Monday, May. 13, 1957

Singers' Holiday

Most evenings Tenor Herb Surface turns up at Manhattan's Mark Hellinger Theater at 8, slips into baggy trousers, tweed jacket and cap, and steps onto the stage as a member of the Cockney quartet which helps ring down the curtain on My Fair Lady's first act: "All I want is a room somewhere, far away from the cold night air . . ." But one day last week, as he has for many weeks, Tenor Surface got to Times Square early. At 5:30 he joined other members of the My Fair Lady chorus in a studio above Lindy's restaurant, and soon his strong voice soared in a very different complaint about the cold:

. . . e penso a qual poltrone di un vecchio caminetto ingannatore che vive in ozio come un gran signore. (And yet that stove of ours No fuel seems to need, the idle rascal Content to live in ease, just like a lord!)

Tenor Surface was singing Rodolfo in Puccini's La Boheme. It was the latest effort of one of the U.S.'s most remarkable opera groups, run by members of the Fair Lady cast for their own training and amusement.

Public & Private. The project was the idea of Czech-born Conductor Franz Allers. 51, a maestro of melting musical-comedy scores (Brigadoon, Paint Your Wagon). Conductor Allers yearned for meatier material, and in 1947 he persuaded a bunch of the boys from the Brigadoon pit to get together in off-hours to try their hand at a little Debussy, Mozart and Beethoven. When Allers took over the baton in Fair Lady, some of the singers asked him to continue his out-of-hours musicmaking. Result: the Allers opera workshop, which in short order sang, without sets or costumes, Mozart's Cosi Fan Tutte, Verdi's Masked Ball and, as a Christmas special, Handel's Messiah. (Audiences usually consist of a dozen or so friends and relatives.)

The Fair Lady workshop singers (some have joined from other musical casts) have had no operatic training, but some hope for careers in opera. The Musetta in last week's Boheme rehearsal, Lola Fisher, was Julie Andrews' able understudy as Eliza Doolittle, and Mimi was Evelyn Aring, who sings on the Firestone Hour.

Mezzo Linda McNaughton of the Fair Lady chorus (and recent award winner in the Metropolitan Opera Auditions of the Air) added her voice to both roles as the spirit moved her. Most of the singers are in their 20s, and all of them are good-looking and enthusiastic about the training they are getting. "They think singing A Masked Ball in private." says Allers, "makes them sing My Fair Lady better in public."
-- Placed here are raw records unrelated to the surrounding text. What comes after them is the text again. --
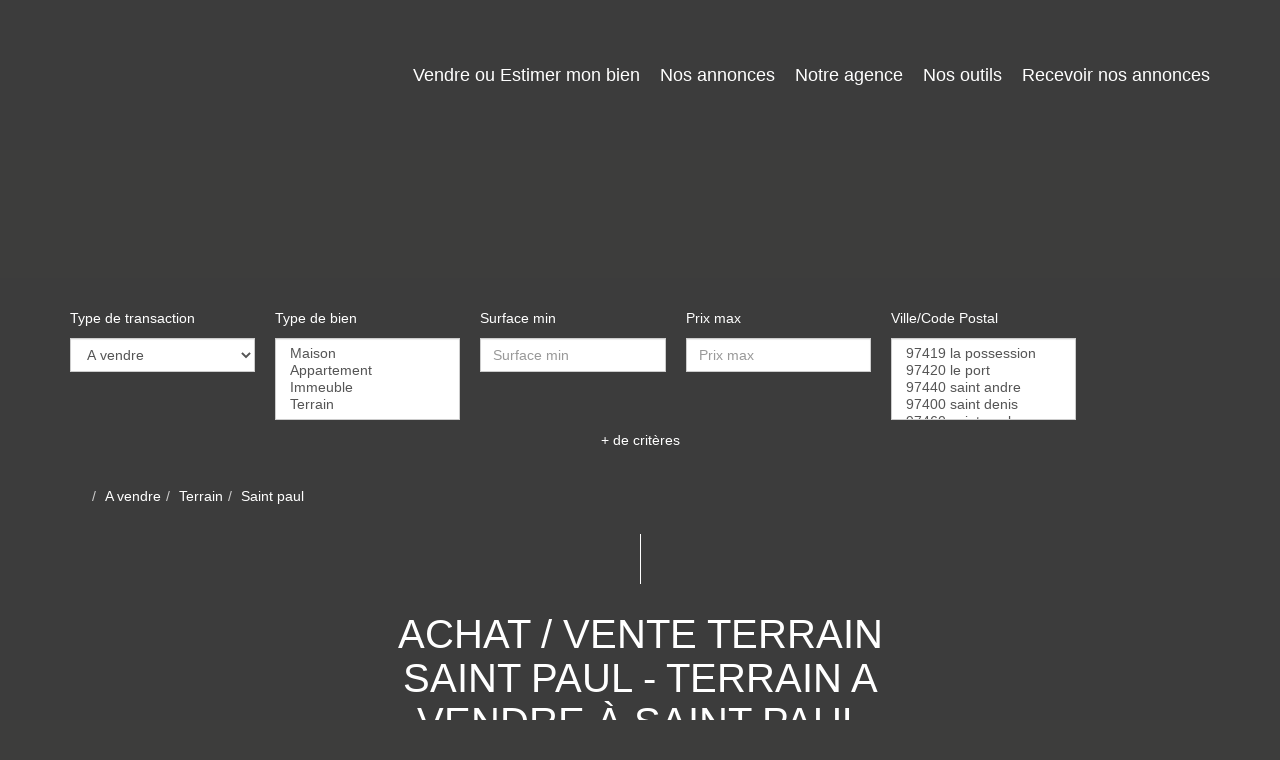

--- FILE ---
content_type: text/html; charset=UTF-8
request_url: https://www.lessig-immobilier.com/ville_bien/Saint+paul_1_10__Vente/achat-vente-terrain-saint-paul.html?city=Saint%20Paul&page=&typebien=10&dept=&typetransac=Vente&
body_size: 2337
content:
<!DOCTYPE html>
<html lang="en">
<head>
    <meta charset="utf-8">
    <meta name="viewport" content="width=device-width, initial-scale=1">
    <title></title>
    <style>
        body {
            font-family: "Arial";
        }
    </style>
    <script type="text/javascript">
    window.awsWafCookieDomainList = [];
    window.gokuProps = {
"key":"AQIDAHjcYu/GjX+QlghicBgQ/7bFaQZ+m5FKCMDnO+vTbNg96AHtw8pLen2dEN9n92CmMvQ9AAAAfjB8BgkqhkiG9w0BBwagbzBtAgEAMGgGCSqGSIb3DQEHATAeBglghkgBZQMEAS4wEQQM/zDCpuqrC0R431hqAgEQgDu4QXsa2qjekBrLRTn7f7hzw61kovIseVHL7nyGVY+B5WoVcf9QIapTEEpEp7AgmmLMSRJi1dIpWTtX/w==",
          "iv":"CgAFjyLa3AAABmp8",
          "context":"mD3+RL5czniESQYJGY1ajVQmrY54oA3vbB2JWJ8vE0qUN6kP9l9siQQmqHFqxLntHlUJVoMLth1dc51FX7xafnBbvgRV5I8jld71vFreOrroQKOvmSa4bCBnW3F706nk2SNtnfDE8YZhDEmy7TnRh7RUnD/rDbV0Ud4PpTPsAEPFjoM+VteF2/SdbEP7rEA180BELhOJ6mO8CYaIEcWgZF//hRdx8MNRSLguKAMw06SQ/OZljqX80m+bGIeTMLsWPeGN12JA5tM5PG0A0jLjb8y2LyvD4Gdihba/8ce0eWypUcf9c1QM3qoZex1tC5cAn/I5W4hDsNjyBVNGdUDAPnTW9r4W3KMRUWjP8zkR3zcmnvaKOufaHjk44f0ib8RyHOGKPbEhA9acmIuKKsgdeNhI6RnS0mR/UWVDIrl5z59JboAKw70dU1IqhqNo85HDL6Sgxew3v9WJ4cZieHEm9JXLTJH2/GrVBnCzOtXO4/JINhEglnI3wDQKtuapN4CfpmFhHxY4d+Zsha2w4pepJ7i/QcNbfD922xFWkIpDRVZlFT7n/OimRTAM4KkWb0Yq8aclRx0XLmBlYSLVQp0SUz/YS2TxfPxBGoFmMpatODYoyxH+kCKd3YP4/4zoe6EJqjF3abugNeeO6r7LhyDVwGpRURF71/YwCv+yDX0jHziy1zzp/o9s+Gzm7F+2Cq8BTLTFr72DXWgtFOFRV3j/e3I0yDErAXgzYWUV9MjyVwJE6js5Eanna1sxkqokaVrMt8hjllsODDanid38ZTDuqWCtczuE4sinGllTPWVSZtY="
};
    </script>
    <script src="https://7813e45193b3.47e58bb0.eu-west-3.token.awswaf.com/7813e45193b3/28fa1170bc90/1cc501575660/challenge.js"></script>
</head>
<body>
    <div id="challenge-container"></div>
    <script type="text/javascript">
        AwsWafIntegration.saveReferrer();
        AwsWafIntegration.checkForceRefresh().then((forceRefresh) => {
            if (forceRefresh) {
                AwsWafIntegration.forceRefreshToken().then(() => {
                    window.location.reload(true);
                });
            } else {
                AwsWafIntegration.getToken().then(() => {
                    window.location.reload(true);
                });
            }
        });
    </script>
    <noscript>
        <h1>JavaScript is disabled</h1>
        In order to continue, we need to verify that you're not a robot.
        This requires JavaScript. Enable JavaScript and then reload the page.
    </noscript>
</body>
</html>

--- FILE ---
content_type: text/css;charset=ISO-8859-1
request_url: https://www.lessig-immobilier.com/templates/template_voltaire/catalog/css/style.css.php?1759767566
body_size: 213
content:

	#header .header-menu .container-menu .menu-logo .logo{
		height: 120px;
	}

	@media (max-width: 991px){
		.page_home #header .header-title, #header .header-title{
			margin-top: 120px;
		}
	}

	:root {
		--color-1: #3D3D3C;
		--color-1-30: rgba(61,61,60,0.3);
		--color-1-40: rgba(61,61,60,0.4);
		--color-1-70: rgba(61,61,60,0.7);
		--color-2: #E95F0B;
		--color-3: #FFFFFF;
		--color-3-70: rgba(255,255,255,0.7);
		--color-3-alt-1: rgb(245,245,245);
		--color-3-alt-2: rgb(205,205,205);
		--font-1: 'Montserrat', sans-serif;
		--font-2: 'Montserrat', sans-serif;

		--color-materialize: var(--color-2);
		--color-materialize3: #ed7f3c;
		--color-materialize4: #f5b086;
	}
Good & "Loverly." Because there are so many eager applicants for the workshop, roles are often double-cast; e.g., at last week's rehearsal there were two Rodolfos (Lindsey Bergen alongside Tenor Surface), and all of the singers double as members of the chorus. In all, nine singers were gathered in the rehearsal studio (each one had brought a score and paid 50-c- for the studio's weekly rental). "Straight through, and this time it will be very good," said Conductor Allers, and then he pounded out the famous score on a battered concert grand. Sight-reading their roles, the singers followed him with voices that were strong, skilled and supple. Allers lifted an occasional finger to cue a singer, threw out an occasional comment ("We all know we can sing very loud; now let's see if we can put it together''). At the last chords, they were five minutes over their scheduled time. "Late as usual," said Franz Allers, as everyone started for the door. "Thank you. Maestro," said a baritone, stuffing his score into a coat pocket. They rushed out together to bolt a sandwich before turning their attention from Puccini's Montmartre to Edwardian London and ''O, wouldn't it be loverly."